Russian hacker Roman Seleznev has been sentenced to 27 years in prison following his conviction on 38 counts relating to fraud and theft. If that name looks familiar to Seattle resident it’s because he was behind Broadway Grill’s bankruptcy[1] and related ATM and Point of Sale (PoS) hacks worth an estimated $169M in losses across 3,700 financial institutions. Over the course of four years, he perpetrated numerous successful skimmer and malware installations, then trading the stolen information on carding websites to other criminals and organizations who would in turn counterfeit the cards and go on costly spending sprees.

Skimming, responsible for an estimated 97 to 98% of all ATM fraud losses, has been around for some time now. And in case you thought you could wish it away, this persistent threat is actually experiencing a sharp rise. FICO reported a 574% increase in incidents between 2014 and 2015 alone. As skimming equipment becomes cheaper and more available, and adapts to newer technologies, the crime will likely continue to become more common.

These incidents are geographically widespread, affecting ATMs and other EMV terminals throughout the U.S. and elsewhere. Recently, police warnings were issued in Texas, Indiana, Glasgow (Scotland) and Victoria (BC, Canada), just to name a few hotspots.

Two recent incidents further emphasized that we aren’t immune to this scourge in Washington First, a few months ago, one of my company’s credit cards fell prey to skimmer and was used by a fraudster at area Apple and Microsoft Stores (thankfully we were able to reverse the charges). Second, in the last few weeks a security-conscious citizen reported a suspected skimmer installed on an ATM they occasionally used (See photo).

So, what is Skimming?

At its simplest, skimming is placing a device on an ATM or EMV terminal that is hidden from the user’s perspective. The intruding device executes a passive Man in the Middle (MITM) attack to read and store card numbers and other sensitive card information that can be later retrieved, downloaded, and sold illegally – often online. The end result of these compromises netted Seleznev an estimated $2.9 million over four years as just one (albeit extreme) example. In some cases, the devices are paired with some method of PIN extraction: counterfeit PIN pads and pinhole cameras installed in the facade of the machine being two examples.

An ATM Skimmer found in Seattle

By capturing this data, cybercriminals expose a consumer to more than just financial loss. Victims of this crime may find themselves at direct risk of identity theft, impersonation, additional data breaches, and ruined credit history. Anywhere that those debit or credit card numbers are used, they can also be leveraged against the consumer. Oh yeah, criminals can place a skimmer in seconds (seriously, watch the video).

Defenses Against Skimming

Typically, this how a skimmer may be discovered. You visit an ATM, and notice that something ‘feels off’ about the machine. A physical inspection may reveal nothing of note. It’s not until you feel the card reader and notice an unusual protrusion that makes confirms your suspicion. You then notify the bank’s customer service and immediately cancel your card

This is the advice I give to my friends and family about using an ATM:

●      Avoid unfamiliar and standalone ATMs
●      Use familiar ATMs recessed into the building that houses them
●      Look for physical signs of tampering to the card reader, PIN pad, or ATM in general
●      Pay attention to how much force it takes to swipe or insert your card
●      Give the card reader a tug — it should remain solidly fixed in place
●      Always cover the PIN pad while you enter your PIN
●      If you’re unsure, trust your gut. Don’t be afraid to walk away and use another ATM or the teller window.

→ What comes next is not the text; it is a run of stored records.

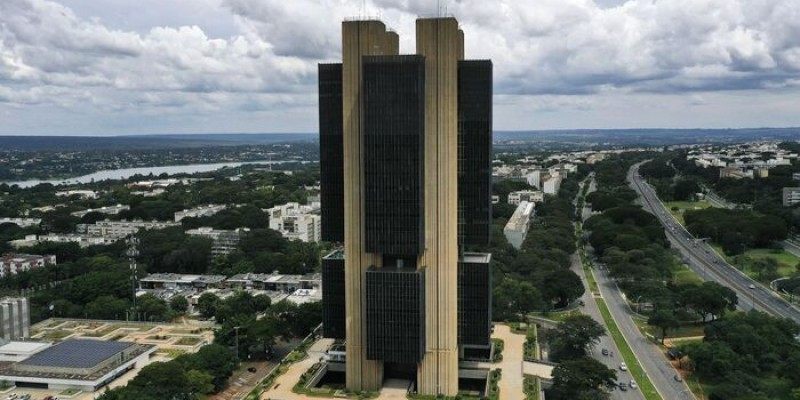 Para melhor compreensão sobre o tema, a autoridade monetária brasileira esclarece que moedas digitais são muito diferentes de criptomoedas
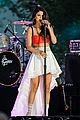Selena-fourth selena gomez pretapes fourth of july performance 09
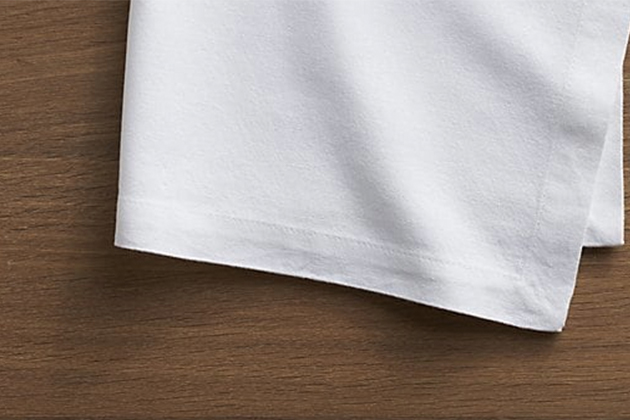 Crate And Barrel Abode White Cloth Dinner Napkin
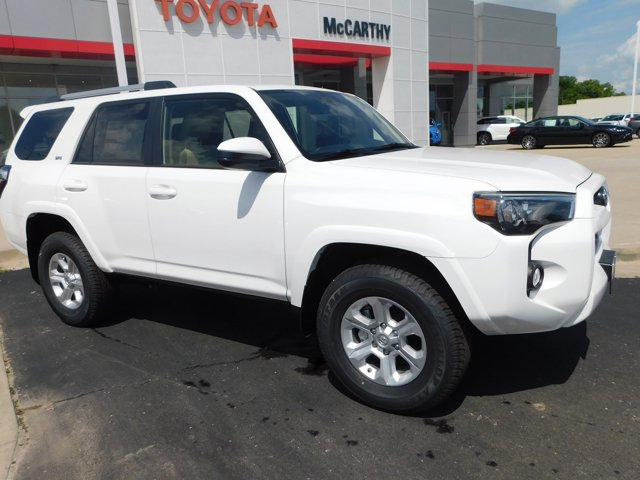 New 2019 Toyota 4Runner in Sedalia, MO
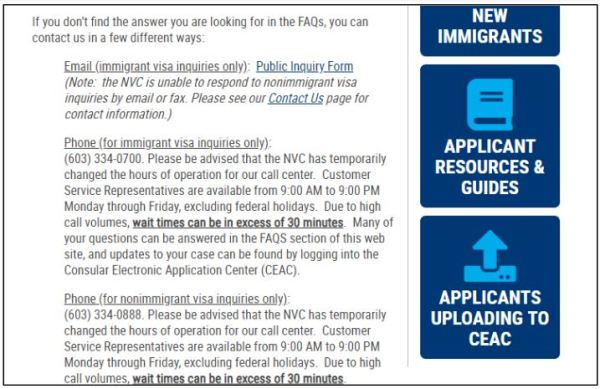 Contact the NVC during your fiance K-1 visa to get your case number
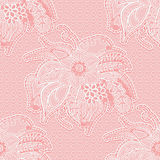 White seamless lace pattern on a pink background. Openwork fabric with large flowers and leaves. Stock Image
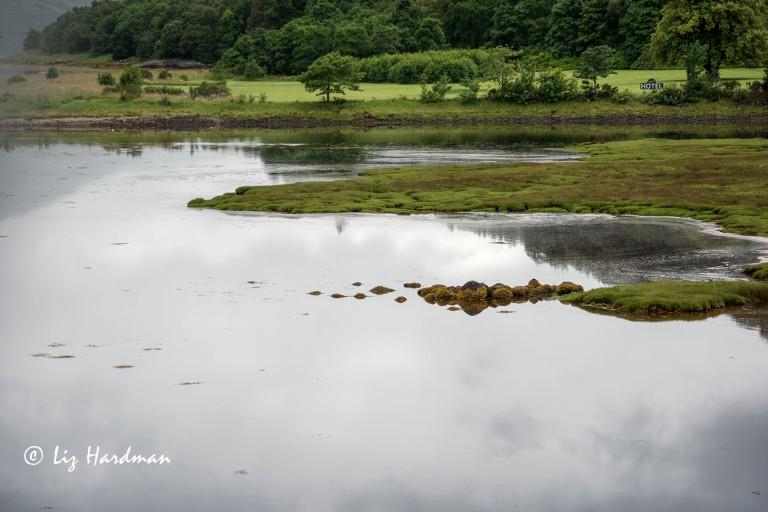 Tidal_Flats_Strontian_tide_in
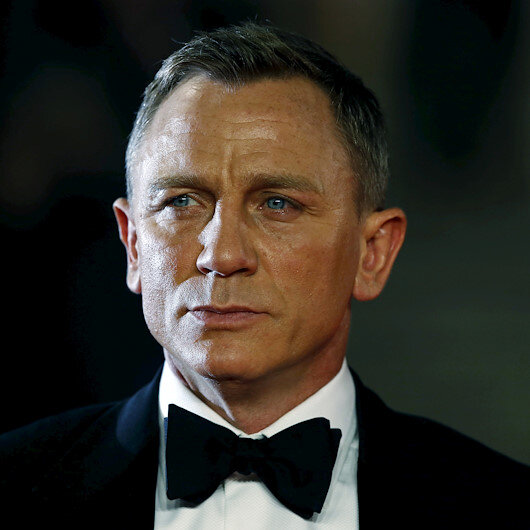 Craig, Daniel Craig: actor to star as James Bond for fifth time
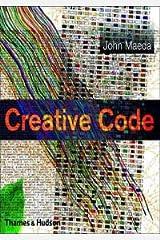 creative-code Paperback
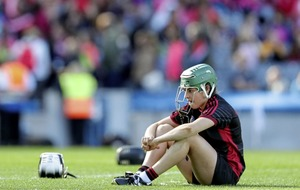 Down camogs return to bread-and-butter issues in club semi-finals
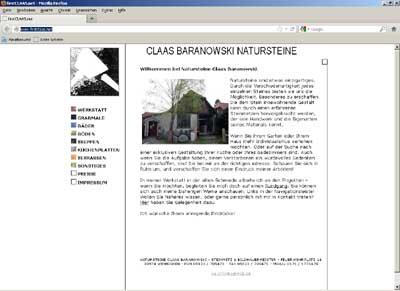 ref_claas_baranowski
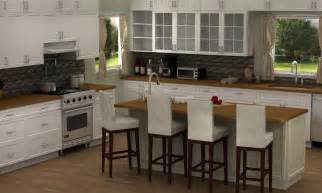 Remember the revenge tv show kitchen design we showed you how to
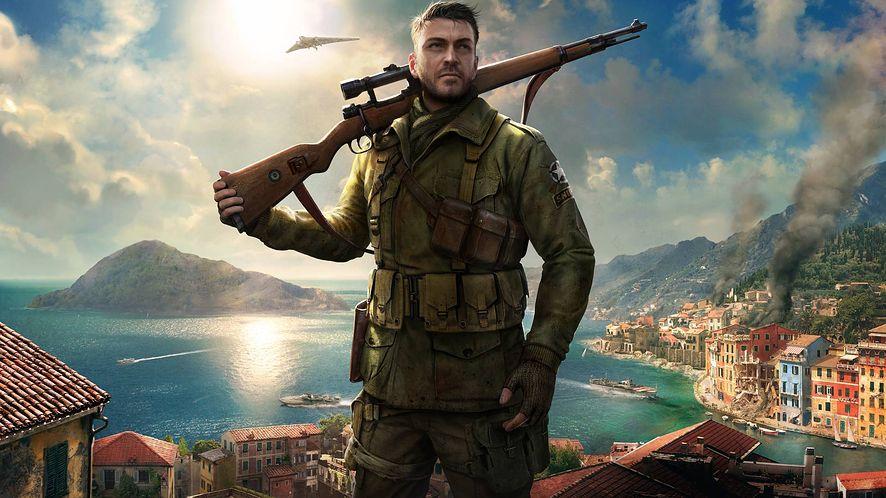 Sniper Elite 4 dostał dziś dużą aktualizację i fabularny dodatek. Przypadek?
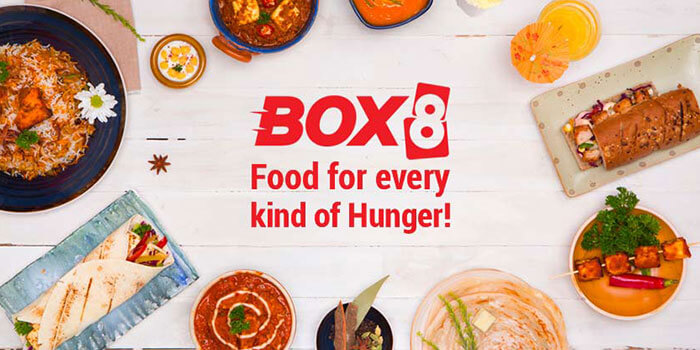 Box8 Indian food delivery website
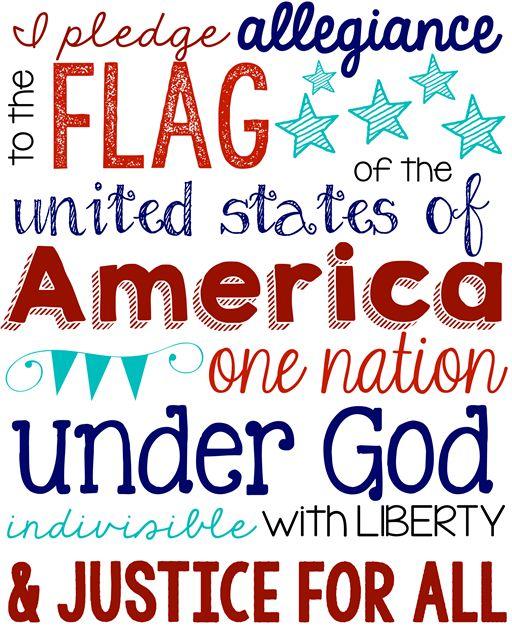 Pledge of Allegiance Printable at GingerSnapCrafts.com #usa #printable #patriotic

Mostly, don’t use debit cards unless you must. Apple Pay, Google Wallet are more secure than your debit card.

You may also be wondering: what can organizations do about this? After all, it wasn’t just customers that got hit in the wallet, but Broadway Grill and other businesses and financial institutions.  Recommendations are a little more involved at the organizational level. I’d recommend the following basic steps:

●      Add anti-skimmer protections, such as those recommended by the ATM Security Association
●      Designate and post a clear contact responsible for security issues
●      Ensure strict compliance with data encryption and storage requirements
●      Monitor access and to the device
●      Regularly inspect the device for tampering

Countering the rise of skimming and related criminal techniques for stealing sensitive card-encoded data is vital, and not as difficult as it may first seem. Combined with increased awareness and vigilance, the techniques above can help you regain your financial peace of mind.

“The more precisely the position is determined, the less precisely the momentum is known in this instant, and vice versa.”
–Heisenberg, uncertainty paper, 1927

The Uncertainty principle is related to the observer effect. In physics, the term observer effect refers to changes that the act of observation will make on the phenomenon being observed.

Ok, now to get to the point. Leaders are often asked to produce several performance metrics or revenue metrics. Some of these metrics are simple and straightforward  Key Performance Indicators (KPIs). KPIs can include net revenue, profit, # of new customers or in our case customer satisfaction numbers.

The problem with metrics crops up when we need to measure a property and no mechanism exists to measure it quickly or the metric is not representative of the property being measured. In general this happens when the following scenarios arise:

1. Metric is not available: No mechanism is in place to measure the property at that time.
2. Property is not measurable: No metrics are available to capture the property.
3. Deliver unplanned metrics quickly: Metrics that the system was not designed to capture need to be measured quickly.
4. CSF masquerading as KPI: Critical Success Factors are vital elements for a strategy to be successful and should not be confused with KPIs which quantify strategic performance.  The metric being asked for is a CSF not a KPI.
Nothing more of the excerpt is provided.